*WORK INSTRUCTIONS*
Tally the lines in the records below that contain the string "instances". Reply with only the count.

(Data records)
----------

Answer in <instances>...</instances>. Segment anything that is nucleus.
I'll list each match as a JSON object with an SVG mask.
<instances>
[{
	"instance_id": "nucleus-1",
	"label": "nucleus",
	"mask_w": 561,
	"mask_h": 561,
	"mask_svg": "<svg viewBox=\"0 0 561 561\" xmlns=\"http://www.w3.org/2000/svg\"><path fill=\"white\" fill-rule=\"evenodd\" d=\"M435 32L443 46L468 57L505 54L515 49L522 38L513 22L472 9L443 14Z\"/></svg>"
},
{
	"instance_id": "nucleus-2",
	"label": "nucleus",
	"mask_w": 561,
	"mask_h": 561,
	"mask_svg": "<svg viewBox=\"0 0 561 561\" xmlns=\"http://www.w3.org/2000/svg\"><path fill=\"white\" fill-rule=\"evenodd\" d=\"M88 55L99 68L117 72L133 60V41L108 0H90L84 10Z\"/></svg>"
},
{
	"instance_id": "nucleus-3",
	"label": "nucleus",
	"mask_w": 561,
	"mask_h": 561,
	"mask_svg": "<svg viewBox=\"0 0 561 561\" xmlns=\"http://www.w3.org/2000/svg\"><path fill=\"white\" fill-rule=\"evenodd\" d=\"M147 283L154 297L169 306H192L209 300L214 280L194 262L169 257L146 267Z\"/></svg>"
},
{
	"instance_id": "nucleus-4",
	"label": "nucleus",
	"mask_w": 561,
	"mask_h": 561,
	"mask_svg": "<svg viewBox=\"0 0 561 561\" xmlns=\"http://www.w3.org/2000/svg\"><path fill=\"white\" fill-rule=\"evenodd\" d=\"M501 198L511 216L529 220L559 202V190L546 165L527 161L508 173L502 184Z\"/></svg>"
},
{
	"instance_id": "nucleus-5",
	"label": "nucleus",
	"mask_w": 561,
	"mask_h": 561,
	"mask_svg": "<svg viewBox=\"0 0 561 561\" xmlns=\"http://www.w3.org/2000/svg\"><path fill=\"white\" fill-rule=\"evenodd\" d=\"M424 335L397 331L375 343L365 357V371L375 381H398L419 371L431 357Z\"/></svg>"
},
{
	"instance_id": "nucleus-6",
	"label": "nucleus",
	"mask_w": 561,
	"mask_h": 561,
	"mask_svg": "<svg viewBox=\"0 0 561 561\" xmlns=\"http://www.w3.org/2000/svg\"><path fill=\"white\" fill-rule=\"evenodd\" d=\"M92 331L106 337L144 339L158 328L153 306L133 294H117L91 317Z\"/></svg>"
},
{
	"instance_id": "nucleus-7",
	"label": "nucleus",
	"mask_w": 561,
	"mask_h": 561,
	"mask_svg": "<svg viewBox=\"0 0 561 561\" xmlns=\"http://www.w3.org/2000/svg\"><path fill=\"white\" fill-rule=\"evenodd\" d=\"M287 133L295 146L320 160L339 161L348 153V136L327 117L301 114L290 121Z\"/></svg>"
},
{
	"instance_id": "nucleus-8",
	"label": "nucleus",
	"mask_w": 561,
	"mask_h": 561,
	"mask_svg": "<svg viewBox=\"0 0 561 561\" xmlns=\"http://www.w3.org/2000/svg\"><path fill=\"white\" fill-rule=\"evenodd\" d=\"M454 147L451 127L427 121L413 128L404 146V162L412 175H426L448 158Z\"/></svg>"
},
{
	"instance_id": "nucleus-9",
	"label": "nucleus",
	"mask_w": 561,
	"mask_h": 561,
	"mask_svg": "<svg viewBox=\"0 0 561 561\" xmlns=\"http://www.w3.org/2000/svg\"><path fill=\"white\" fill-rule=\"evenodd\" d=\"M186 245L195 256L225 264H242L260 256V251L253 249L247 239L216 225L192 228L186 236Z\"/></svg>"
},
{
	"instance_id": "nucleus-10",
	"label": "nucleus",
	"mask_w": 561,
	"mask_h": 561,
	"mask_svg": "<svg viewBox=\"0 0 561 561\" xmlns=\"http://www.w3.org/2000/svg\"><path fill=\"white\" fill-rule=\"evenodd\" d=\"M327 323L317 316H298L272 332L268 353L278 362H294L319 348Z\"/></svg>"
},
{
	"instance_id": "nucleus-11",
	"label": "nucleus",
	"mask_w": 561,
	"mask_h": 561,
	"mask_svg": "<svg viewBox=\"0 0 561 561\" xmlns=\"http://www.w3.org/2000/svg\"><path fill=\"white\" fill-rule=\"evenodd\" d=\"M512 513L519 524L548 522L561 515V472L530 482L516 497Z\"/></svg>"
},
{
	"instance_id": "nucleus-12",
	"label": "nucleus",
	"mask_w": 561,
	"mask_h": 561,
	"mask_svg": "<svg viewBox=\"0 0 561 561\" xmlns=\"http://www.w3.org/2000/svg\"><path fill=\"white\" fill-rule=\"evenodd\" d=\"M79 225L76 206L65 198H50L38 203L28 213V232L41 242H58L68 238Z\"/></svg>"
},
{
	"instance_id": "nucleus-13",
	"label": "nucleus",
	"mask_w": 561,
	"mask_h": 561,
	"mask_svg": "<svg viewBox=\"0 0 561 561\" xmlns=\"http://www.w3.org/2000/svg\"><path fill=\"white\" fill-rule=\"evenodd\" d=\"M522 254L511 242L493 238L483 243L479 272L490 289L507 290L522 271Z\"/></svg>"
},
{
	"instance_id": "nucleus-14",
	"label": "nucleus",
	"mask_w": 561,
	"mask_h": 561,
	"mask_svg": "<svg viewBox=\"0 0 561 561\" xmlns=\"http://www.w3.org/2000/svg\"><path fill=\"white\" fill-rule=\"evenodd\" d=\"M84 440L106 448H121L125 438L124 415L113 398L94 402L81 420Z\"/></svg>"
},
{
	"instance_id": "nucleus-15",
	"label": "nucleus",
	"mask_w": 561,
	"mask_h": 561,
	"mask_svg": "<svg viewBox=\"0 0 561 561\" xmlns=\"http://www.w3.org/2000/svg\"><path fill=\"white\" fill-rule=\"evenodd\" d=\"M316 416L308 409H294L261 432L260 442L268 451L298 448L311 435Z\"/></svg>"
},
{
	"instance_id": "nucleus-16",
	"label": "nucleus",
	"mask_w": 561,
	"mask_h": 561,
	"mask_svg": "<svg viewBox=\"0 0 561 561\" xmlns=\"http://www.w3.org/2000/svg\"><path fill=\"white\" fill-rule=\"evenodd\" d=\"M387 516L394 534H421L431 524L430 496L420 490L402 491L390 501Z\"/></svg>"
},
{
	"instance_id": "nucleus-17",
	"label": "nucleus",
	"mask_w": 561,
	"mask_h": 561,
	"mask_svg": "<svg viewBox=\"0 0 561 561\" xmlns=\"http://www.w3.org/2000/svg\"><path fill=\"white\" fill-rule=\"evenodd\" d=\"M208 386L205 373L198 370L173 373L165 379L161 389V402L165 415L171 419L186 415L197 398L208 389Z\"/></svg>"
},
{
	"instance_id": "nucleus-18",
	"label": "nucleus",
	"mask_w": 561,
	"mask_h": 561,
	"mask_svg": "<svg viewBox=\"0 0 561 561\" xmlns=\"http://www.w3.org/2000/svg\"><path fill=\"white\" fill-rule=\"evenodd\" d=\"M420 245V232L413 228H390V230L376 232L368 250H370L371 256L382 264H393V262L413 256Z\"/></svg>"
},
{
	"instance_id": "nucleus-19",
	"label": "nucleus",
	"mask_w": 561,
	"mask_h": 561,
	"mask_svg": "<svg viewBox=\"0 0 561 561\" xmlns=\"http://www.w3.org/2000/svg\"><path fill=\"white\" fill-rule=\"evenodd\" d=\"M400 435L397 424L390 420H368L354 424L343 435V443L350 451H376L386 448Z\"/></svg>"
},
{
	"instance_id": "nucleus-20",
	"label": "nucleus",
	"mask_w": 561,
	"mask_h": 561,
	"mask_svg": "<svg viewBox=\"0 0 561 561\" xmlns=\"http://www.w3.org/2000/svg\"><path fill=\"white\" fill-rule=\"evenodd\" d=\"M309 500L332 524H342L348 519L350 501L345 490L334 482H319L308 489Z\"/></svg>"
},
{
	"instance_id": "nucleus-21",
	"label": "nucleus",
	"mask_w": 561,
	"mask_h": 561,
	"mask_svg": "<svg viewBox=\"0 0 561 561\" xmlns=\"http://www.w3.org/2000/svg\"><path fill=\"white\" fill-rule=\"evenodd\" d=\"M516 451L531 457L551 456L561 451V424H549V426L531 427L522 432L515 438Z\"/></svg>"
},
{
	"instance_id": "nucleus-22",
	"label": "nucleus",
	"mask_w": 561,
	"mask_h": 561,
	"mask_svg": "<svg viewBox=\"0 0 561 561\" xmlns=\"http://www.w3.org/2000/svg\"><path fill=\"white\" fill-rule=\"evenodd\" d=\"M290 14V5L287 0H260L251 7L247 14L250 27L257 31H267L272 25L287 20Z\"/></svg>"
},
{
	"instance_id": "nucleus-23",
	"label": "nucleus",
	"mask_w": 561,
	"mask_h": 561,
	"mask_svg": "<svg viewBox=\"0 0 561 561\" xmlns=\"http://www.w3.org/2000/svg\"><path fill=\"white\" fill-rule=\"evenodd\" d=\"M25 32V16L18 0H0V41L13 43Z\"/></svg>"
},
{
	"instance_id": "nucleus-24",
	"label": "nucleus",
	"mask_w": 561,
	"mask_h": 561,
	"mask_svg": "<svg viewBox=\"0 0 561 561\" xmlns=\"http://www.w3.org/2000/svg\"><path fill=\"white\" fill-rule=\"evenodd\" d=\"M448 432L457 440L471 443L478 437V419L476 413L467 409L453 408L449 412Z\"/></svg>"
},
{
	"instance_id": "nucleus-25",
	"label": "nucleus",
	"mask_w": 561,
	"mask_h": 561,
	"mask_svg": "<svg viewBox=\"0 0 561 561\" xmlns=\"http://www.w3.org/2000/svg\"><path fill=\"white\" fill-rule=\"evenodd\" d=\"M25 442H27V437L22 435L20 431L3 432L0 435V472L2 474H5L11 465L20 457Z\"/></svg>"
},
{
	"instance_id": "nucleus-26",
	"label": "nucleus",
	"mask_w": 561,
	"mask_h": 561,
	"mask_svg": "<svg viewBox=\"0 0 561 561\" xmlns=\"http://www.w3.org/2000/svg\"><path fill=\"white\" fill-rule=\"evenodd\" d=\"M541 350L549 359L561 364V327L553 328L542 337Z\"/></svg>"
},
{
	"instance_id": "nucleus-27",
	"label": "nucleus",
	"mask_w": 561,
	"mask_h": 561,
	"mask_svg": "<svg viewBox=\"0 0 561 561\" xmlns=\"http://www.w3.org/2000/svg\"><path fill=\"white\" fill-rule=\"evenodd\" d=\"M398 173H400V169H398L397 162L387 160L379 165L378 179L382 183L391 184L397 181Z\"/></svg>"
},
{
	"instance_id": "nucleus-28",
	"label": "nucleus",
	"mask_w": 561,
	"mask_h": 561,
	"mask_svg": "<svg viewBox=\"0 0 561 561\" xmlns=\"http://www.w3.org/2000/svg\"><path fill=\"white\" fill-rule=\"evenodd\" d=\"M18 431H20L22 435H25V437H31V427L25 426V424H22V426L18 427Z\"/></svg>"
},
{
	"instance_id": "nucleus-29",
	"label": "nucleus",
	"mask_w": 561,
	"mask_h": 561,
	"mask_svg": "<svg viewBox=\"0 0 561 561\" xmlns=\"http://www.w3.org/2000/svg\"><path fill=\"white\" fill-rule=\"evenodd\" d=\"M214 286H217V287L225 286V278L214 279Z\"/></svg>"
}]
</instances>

----------

*WORKED SOLUTION*
3